Así se presentan las «últimas veces», de forma inesperada, sin la oportunidad de ser conscientes de que nuestras actividades sucumben con una parte de nosotros; actividades, cotidianas y similares, que solíamos disfrutar. Cuantas veces no caímos en la cuenta de que esa comida tan especial con amigos o familiares fue la última vez que se concretó, cuantas veces no recordamos nuestro andar en la última vez que pisamos la escuela en calidad de estudiantes. La euforia del paso siguiente, del momento que se avecina nos embarga y nos enfocamos en el porvenir olvidando lo cotidiano. Lo cotidiano que nos formó y nos hizo crecer. Hemos dejado amigos, seres queridos, familiares, lugares y objetos detrás de cada una «última vez».
# # # #
• Tu tarea: Continúa el texto sobre las «últimas veces» a partir de su última oración. El listado que aparece a continuación no es necesario.

• Material proporcionado:
# # # #
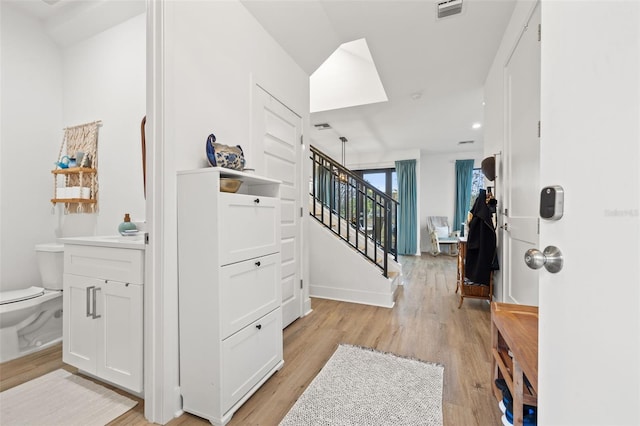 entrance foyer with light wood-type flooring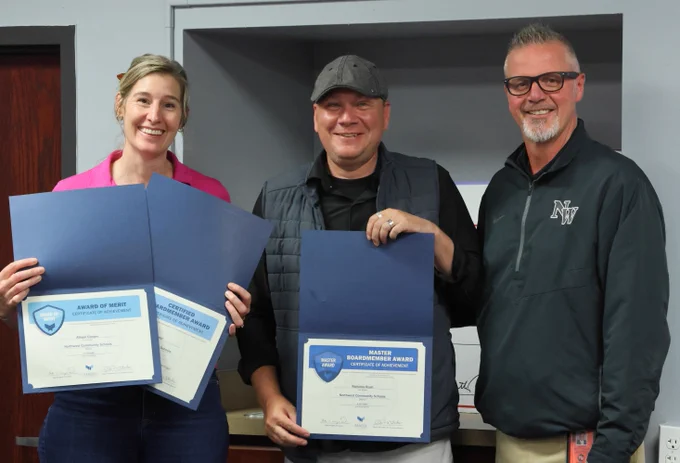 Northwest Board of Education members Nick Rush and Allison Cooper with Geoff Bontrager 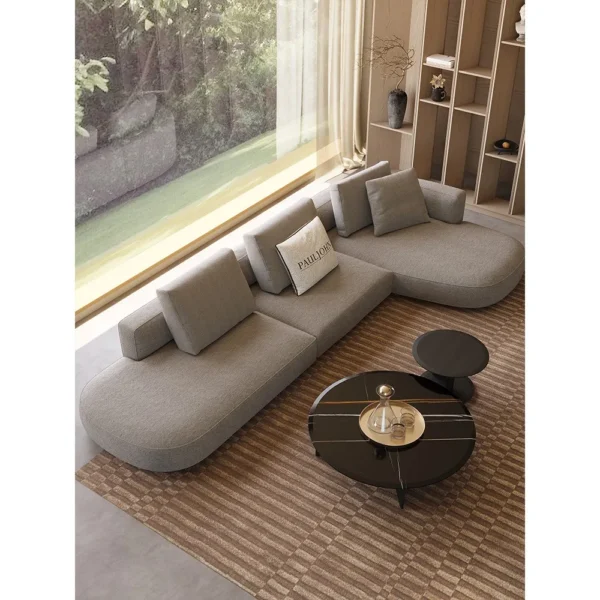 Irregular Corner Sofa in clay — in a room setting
# # # #
• Respuesta:
El pasado 20 de diciembre falleció un buen amigo, Héctor Henkel. Jugábamos tenis ocasionalmente. Justo unos pocos días antes de su deceso, nos medimos en la cancha, nos despedimos con afecto y buenos deseos, comentamos de la necesidad de una revancha en los próximos días. Ni por un momento imaginé que esa sería nuestra última vez. Nuevamente, la situación me tomó por asalto. ¿Qué le hubiera dicho de saber que sería la última vez? ¿Qué hubiera cambiado? No lo sé. Me quedo con una sensación de vacío y nostalgia. Seguramente Héctor está en un lugar mejor. Y aunque su ausencia aún es difícil de asimilar, le dedico éstas palabras a manera de despedida. Su recuerdo imborrable permanecerá en el ánimo de familiares y amigos. Descanse en paz.